:: GIVEN PROBLEM ::
Repeat word for word the line with "From the scene" and every line after it until the records below run out.

:: RECORDS SHOWN ::
______________________________
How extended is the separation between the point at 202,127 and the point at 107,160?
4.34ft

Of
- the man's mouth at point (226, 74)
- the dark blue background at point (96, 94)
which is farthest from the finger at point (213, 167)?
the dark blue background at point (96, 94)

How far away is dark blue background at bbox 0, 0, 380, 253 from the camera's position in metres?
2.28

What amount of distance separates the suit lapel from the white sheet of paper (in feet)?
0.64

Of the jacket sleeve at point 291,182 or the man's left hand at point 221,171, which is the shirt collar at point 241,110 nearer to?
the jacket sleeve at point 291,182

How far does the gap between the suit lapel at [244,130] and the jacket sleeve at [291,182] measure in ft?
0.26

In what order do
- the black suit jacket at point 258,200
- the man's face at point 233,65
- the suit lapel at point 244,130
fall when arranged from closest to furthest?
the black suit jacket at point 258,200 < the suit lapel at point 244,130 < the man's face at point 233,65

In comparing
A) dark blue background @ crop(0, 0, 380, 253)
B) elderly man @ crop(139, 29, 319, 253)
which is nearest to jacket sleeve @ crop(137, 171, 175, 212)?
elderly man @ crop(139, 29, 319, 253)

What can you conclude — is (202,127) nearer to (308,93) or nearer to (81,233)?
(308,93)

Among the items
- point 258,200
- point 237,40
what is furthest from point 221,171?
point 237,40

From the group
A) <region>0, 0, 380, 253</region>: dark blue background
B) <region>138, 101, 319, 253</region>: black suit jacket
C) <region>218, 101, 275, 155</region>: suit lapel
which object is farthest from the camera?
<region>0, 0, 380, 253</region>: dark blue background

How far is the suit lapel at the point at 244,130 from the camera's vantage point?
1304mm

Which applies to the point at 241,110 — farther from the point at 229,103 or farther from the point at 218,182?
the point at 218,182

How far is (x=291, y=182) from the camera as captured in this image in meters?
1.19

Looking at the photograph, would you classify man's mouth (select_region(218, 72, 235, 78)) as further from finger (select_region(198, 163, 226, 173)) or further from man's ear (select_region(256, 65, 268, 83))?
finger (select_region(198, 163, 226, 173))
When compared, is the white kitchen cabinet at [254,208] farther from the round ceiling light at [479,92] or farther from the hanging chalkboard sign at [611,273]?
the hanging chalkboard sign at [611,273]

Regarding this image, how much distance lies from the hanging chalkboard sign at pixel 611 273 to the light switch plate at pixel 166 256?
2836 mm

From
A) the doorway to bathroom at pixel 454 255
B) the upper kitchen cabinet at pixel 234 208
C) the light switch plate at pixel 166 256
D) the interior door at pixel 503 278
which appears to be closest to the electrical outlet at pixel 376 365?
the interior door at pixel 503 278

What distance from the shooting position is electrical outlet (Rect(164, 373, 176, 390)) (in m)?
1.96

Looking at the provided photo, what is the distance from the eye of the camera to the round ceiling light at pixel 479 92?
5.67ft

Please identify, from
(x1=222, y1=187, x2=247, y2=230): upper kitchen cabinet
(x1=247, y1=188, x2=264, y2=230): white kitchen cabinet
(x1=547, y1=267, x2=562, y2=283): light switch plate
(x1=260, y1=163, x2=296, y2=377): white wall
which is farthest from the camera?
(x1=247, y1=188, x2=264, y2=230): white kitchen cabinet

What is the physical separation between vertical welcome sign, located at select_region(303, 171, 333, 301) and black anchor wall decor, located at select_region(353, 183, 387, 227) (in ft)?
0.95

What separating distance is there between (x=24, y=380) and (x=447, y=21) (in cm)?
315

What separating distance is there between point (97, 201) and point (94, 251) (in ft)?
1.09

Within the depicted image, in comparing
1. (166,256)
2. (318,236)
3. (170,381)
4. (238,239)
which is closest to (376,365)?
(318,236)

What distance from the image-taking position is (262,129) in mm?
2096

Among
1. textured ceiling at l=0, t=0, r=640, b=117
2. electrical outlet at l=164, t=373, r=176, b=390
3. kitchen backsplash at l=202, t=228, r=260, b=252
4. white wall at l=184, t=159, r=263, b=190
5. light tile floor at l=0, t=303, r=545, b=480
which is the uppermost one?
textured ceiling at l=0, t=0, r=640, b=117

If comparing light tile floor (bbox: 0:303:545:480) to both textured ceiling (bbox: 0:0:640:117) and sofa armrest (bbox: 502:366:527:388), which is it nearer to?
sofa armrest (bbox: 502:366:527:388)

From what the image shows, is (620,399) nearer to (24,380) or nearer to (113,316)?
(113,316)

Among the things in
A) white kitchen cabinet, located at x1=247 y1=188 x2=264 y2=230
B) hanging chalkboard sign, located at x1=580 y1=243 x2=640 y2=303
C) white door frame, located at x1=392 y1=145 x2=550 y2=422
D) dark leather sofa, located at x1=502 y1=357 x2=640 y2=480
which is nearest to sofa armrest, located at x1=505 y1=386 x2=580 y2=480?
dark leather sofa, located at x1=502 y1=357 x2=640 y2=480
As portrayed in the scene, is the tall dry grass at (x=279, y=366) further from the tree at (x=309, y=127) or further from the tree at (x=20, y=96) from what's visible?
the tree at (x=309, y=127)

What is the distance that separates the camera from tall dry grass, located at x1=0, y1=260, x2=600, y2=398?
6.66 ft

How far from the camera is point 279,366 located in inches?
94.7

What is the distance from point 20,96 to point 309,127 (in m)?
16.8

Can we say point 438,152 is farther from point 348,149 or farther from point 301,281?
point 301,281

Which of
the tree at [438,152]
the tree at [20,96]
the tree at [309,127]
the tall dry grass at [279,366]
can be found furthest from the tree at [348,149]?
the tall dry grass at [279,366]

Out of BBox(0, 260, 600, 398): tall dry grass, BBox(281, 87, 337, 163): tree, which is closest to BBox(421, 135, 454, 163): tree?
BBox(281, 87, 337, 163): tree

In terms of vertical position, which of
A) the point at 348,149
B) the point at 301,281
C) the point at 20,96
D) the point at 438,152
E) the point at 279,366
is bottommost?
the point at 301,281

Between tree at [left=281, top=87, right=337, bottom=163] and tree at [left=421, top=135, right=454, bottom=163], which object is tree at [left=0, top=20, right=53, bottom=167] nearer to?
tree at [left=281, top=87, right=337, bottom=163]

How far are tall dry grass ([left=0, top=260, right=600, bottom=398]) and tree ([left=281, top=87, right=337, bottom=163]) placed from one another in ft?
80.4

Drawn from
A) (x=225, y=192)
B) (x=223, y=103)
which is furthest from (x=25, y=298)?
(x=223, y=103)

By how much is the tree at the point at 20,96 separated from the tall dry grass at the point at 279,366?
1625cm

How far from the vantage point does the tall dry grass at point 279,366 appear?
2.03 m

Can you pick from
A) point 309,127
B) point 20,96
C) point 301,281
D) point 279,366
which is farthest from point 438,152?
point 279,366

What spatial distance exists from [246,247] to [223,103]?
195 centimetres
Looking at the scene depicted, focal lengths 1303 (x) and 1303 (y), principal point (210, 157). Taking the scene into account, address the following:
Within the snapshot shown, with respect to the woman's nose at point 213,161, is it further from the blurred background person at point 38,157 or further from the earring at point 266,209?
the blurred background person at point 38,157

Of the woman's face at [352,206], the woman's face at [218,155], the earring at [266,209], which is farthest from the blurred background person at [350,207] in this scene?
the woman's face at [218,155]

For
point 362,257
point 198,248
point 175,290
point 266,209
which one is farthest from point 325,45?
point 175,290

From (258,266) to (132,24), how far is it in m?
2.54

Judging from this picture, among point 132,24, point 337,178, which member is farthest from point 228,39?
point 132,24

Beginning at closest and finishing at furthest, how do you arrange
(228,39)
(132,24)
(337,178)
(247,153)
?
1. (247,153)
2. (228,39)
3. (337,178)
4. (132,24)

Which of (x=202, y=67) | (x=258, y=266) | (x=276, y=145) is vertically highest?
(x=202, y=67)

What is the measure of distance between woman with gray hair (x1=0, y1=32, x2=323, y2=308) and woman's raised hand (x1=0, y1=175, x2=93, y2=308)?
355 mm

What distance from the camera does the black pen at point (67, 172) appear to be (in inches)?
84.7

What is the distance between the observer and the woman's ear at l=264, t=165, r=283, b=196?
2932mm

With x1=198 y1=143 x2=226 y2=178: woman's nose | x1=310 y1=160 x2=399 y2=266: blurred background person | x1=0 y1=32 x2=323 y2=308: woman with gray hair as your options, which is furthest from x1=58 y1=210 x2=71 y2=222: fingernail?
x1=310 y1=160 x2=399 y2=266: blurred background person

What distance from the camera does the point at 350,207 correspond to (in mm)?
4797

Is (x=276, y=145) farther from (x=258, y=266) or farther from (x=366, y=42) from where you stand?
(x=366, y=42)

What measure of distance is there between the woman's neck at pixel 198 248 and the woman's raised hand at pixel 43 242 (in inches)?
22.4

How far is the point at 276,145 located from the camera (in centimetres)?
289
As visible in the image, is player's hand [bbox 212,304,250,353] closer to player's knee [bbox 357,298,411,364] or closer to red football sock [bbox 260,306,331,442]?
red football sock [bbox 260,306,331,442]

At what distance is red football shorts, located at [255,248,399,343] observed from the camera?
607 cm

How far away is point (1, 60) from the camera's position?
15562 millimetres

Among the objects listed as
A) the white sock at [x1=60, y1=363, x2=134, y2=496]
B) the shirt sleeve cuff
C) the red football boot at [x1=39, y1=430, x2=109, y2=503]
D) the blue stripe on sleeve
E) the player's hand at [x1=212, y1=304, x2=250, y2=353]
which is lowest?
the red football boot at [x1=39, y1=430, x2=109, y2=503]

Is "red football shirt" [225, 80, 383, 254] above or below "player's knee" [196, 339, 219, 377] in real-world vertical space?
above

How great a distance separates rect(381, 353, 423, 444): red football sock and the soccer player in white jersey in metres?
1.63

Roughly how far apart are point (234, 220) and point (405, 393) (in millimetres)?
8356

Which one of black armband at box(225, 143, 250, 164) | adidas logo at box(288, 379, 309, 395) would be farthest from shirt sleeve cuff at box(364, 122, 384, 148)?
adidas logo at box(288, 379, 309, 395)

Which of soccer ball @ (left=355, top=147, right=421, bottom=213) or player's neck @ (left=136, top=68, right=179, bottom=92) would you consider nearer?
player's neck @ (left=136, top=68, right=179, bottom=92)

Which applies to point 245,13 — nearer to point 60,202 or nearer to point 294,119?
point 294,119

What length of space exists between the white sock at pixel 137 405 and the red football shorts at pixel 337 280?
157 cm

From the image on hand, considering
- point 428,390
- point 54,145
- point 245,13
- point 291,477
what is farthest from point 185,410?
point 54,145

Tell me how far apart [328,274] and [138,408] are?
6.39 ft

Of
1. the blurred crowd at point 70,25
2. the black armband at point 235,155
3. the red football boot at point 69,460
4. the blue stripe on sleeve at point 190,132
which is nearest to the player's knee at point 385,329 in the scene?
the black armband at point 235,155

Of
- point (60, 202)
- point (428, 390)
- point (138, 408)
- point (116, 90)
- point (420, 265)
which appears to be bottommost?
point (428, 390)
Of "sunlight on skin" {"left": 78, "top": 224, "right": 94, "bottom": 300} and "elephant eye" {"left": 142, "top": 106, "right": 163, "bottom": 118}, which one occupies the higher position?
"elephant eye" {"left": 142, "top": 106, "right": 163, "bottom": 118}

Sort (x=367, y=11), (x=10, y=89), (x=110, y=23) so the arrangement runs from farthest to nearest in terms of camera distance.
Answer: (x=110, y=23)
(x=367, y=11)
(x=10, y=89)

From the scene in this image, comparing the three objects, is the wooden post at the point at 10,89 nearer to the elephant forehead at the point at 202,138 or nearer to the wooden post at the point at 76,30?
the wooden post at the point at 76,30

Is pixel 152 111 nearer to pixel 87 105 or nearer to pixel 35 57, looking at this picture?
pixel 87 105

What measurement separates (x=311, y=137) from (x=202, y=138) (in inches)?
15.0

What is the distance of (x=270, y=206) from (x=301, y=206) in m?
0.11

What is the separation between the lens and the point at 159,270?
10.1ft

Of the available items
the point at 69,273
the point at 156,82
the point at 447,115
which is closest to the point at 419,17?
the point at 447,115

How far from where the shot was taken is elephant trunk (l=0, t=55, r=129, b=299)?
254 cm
______________________________
:: CORRECT RESULT ::
From the scene in this image, comparing the three objects, is the wooden post at the point at 10,89 nearer to the elephant forehead at the point at 202,138 or nearer to the wooden post at the point at 76,30?
the wooden post at the point at 76,30

Is pixel 152 111 nearer to pixel 87 105 or nearer to pixel 35 57, looking at this picture?
pixel 87 105

What measurement separates (x=311, y=137) from (x=202, y=138) (in inches)?
15.0

What is the distance of (x=270, y=206) from (x=301, y=206) in m?
0.11

What is the separation between the lens and the point at 159,270?
10.1ft

Of the available items
the point at 69,273
the point at 156,82
the point at 447,115
which is closest to the point at 419,17?
the point at 447,115

How far from where the shot was taken is elephant trunk (l=0, t=55, r=129, b=299)?
254 cm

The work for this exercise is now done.